■ CONSIGNA 1
Transcribe literalmente el fragmento del texto sobre las funciones del Estado respecto del patrimonio cultural que va desde "Una función de conservación" hasta "Estado, es unánime.".
■ CONSIGNA 2
Redacta la continuación del texto sobre las funciones del Estado respecto del patrimonio cultural a partir de su última oración.

═══ TEXTO EXTRAÍDO

Una función de promoción y educación; defender como idea fundamental en una sociedad moderna, la importancia de la actividad y del Patrimonio culturales y que la Cultura del país es obra de todos y pertenece a todos. Por lo tanto todos los ciudadanos deben ser custodios y actores del Patrimonio cultural del país. Esta función se encuadra dentro de la labor general de culturización y educación, y eomo tal no corresponde solo al Ministerio de Cultura, sino a todos los poderes públicos encargados de esa actividad.

Una función de conservación del Patrimonio Histórico Artístico y Cultural, impuesta expresamente en el artículo 46 de la Constitución, que implica la actuación directa cuando la de los titulares y la sociedad sea insuficiente. Sobre esta función conservadora no existe ninguna discusión ni en las declaraciones internacionales ni en la legislación comparada. Si bien existen dudas sobre el papel y la intervención del Estado en lo que es creación cultural, por lo que de dirigismo pueda tener su actuación, ese riesgo apenas se da cuando se trata de la conservación, y el reconocimiento de la función y la obligación del Estado, es unánime.

Una competencia legislativa, que sí es exclusiva del Estado, es dotar a esta materia de una legislación moderna y liberal que estimule y facilite la vida cultural. Dentro de ella tiene gran importancia una legislación fiscal que reconozca el tratamiento especial que merecen los bienes culturales por su doble carácter público y privado. De manera que mantener y enriquecer la vida y el Patrimonio culturales no sea una carga para el que lo hace, sino que se le reconozca su contribución a una tarea de interés público. Con lo cual se estimula, además, a que la sociedad asuma una serie de obligaciones que liberan al Estado de gastos y cargas.

Y una función ejemplar. Es decir, que en los casos en que el Estado sea propietario de bienes culturales o promotor de actos, actúe con más respeto por la libertad de creación y con un interés y cuidado por la conservación del Patrimonio que pueda servir de modelo.

══════
═══ DATOS SIN PROCESAR

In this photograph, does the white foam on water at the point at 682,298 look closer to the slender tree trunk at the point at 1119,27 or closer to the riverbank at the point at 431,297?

══════

■ RESPUESTA 1
Una función de conservación del Patrimonio Histórico Artístico y Cultural, impuesta expresamente en el artículo 46 de la Constitución, que implica la actuación directa cuando la de los titulares y la sociedad sea insuficiente. Sobre esta función conservadora no existe ninguna discusión ni en las declaraciones internacionales ni en la legislación comparada. Si bien existen dudas sobre el papel y la intervención del Estado en lo que es creación cultural, por lo que de dirigismo pueda tener su actuación, ese riesgo apenas se da cuando se trata de la conservación, y el reconocimiento de la función y la obligación del Estado, es unánime.

■ RESPUESTA 2
La sociedad tiene un papel predominante en la creación y en la conservación. La sociedad como cuerpo vivo que se sobrepone a la limitada vida del individuo, es el órgano que crea, a través de sus miembros, los productos artísticos. Esto es clarísimo en las obras colectivas, como un conjunto urbano, un barrio, una calle, una catedral, una labor artesanal familiar o local, una colección de diversos autores conocidos o desconocidos, etc. Pero aún en obras tan individuales como una estatua o un cuadro, la actuación del autor aún sin olvido del carácter genial del artista y de lo que éste tiene de precursor o avanzado de su sociedad, se explica en cuanto aquél se sitúa en un momento histórico, en una cultura, sometido a unas influencias y a unos gustos, y además su papel es decisivo para que la creación se produzca con absoluta libertad y para que la conservación sea posible en un país con un Patrimonio tan extenso y disperso como el español. En una sociedad organizada sobre la base de la iniciativa privada, con una tradición jurídica de tipo liberal, y con una extensa gama de propietarios privados de obras de arte, la mejor forma de conseguir rápidamente resultados positivos, es contar con la colaboración del mayor número posible de ellos en la difícil tarea que representa esa conservación.

Las fuerzas de la sociedad, despertándolas y ordenándolas, son inmensas. La capacidad multiplicadora de actuaciones de defensa del Patrimonio que late en la sociedad, es casi el único método de recuperar el variado y disperso Patrimonio Artístico del país.

Sociedad y Estado de Cultura

Entendido así el papel de la sociedad y del Estado, se podría hablar de aspirar a vivir en una sociedad de cultura y en un Estado de Cultura.

Hablar de Estado de Cultura en el sentido que lo estoy haciendo, no es entregar al Estado ni el control ni la dirección de la cultura. Es reconocer, como consecuencia de la existencia de una sociedad de cultura, la necesidad de que el Estado dé una razonable preferencia e importancia al fomento y respeto de la cultura en todas sus manifestaciones. Que la legislación favorezca la creación de un ambiente de libertad y creación para las iniciativas culturales, y las normas den a la vida cultural el trato adecuado para el desarrollo de una actividad cuyos beneficios no son principalmente económicos, aunque no se excluyan éstos, sino favorecedores de la convivencia y de la calidad de vida.

En este sentido no puede confundirse el Estado de Cultura del que hablo, con un Estado controlador y director de la cultura, como eran los de los países comunistas, y ni siquiera con el Estado cultural que critica recientemente Fumaroli en un libro con este título.

No hablamos de un Estado cultural, que dirige y crea la cultura, que domina la televisión, que hace las grandes obras culturales. Hablamos de un Estado en el que las actividades culturales, emergiendo de la sociedad, tienen cabida y acogida favorable. Lo mismo que el Estado de Derecho protege y garantiza los derechos de los ciudadanos y exige que las leyes no sean caprichosas y positivas sólo, sino acordes con los principios constitucionales. Y que las normas obliguen al mismo Estado y garanticen los derechos del ciudadano frente a aquél.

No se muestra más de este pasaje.